Astrocytes are star shaped glial cells that perform a variety of functions in the CNS. Astrocytes provide physical support to neurons and clean up debris within the brain. They also
provide neurons with some of the chemicals needed for proper functioning and help control the chemical composition of fluid surrounding neurons. Finally, astrocytes play a role in providing nourishment to neurons.
In order to provide physical support for neurons astrocytes form a matrix that keep neurons in place. In addition, this matrix serves to isolate synapses. This limits the dispersion of transmitter substances
released by terminal buttons; thus aiding in the smooth transmission of neural messages.
Astrocytes also perform a process known as phagocytosis. Phagocytosis occurs when an astrocyte contacts a piece of neural
debris with its processes (arm of the astrocyte) and then pushes itself against the debris eventually engulfing and digesting it.

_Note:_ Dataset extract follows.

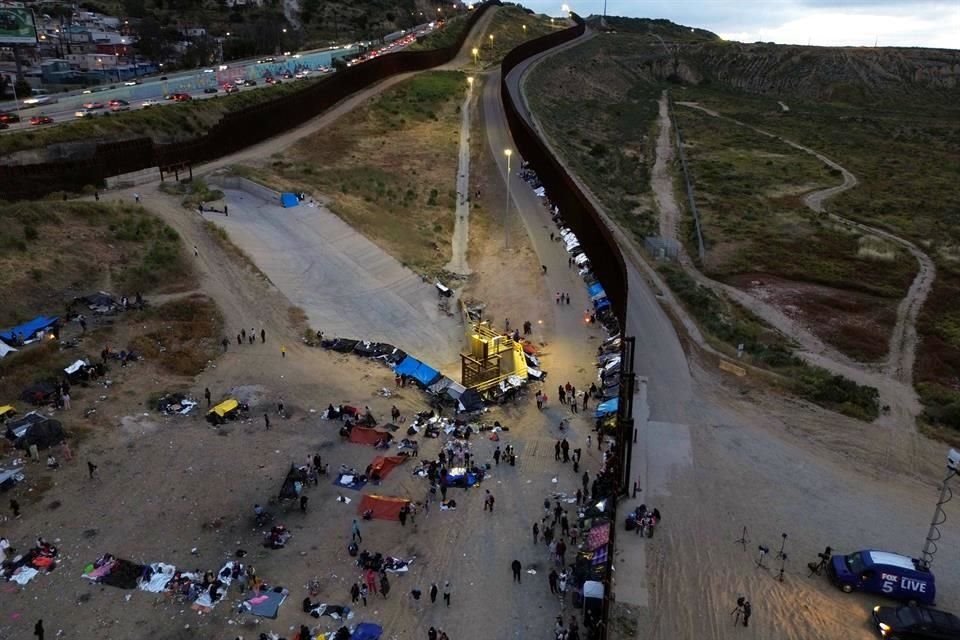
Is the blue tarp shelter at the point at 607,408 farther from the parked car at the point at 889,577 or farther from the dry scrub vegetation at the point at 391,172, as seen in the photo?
the dry scrub vegetation at the point at 391,172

Astrocytes provide nourishment to neurons by 1) receiving glucose from capillaries 2)
breaking the glucose down into lactate (the chemical produced during the first step of glucose metabolism) 3) releasing the lactate into the extra cellular fluid surrounding the neurons. The neurons receive the
lactate from the extra cellular fluid and transport it to their mitochondria to use it for energy. In this process astrocytes store a small amount of glycogen, which stays on reserve for times when the metabolic
rate of neurons in the area is especially high.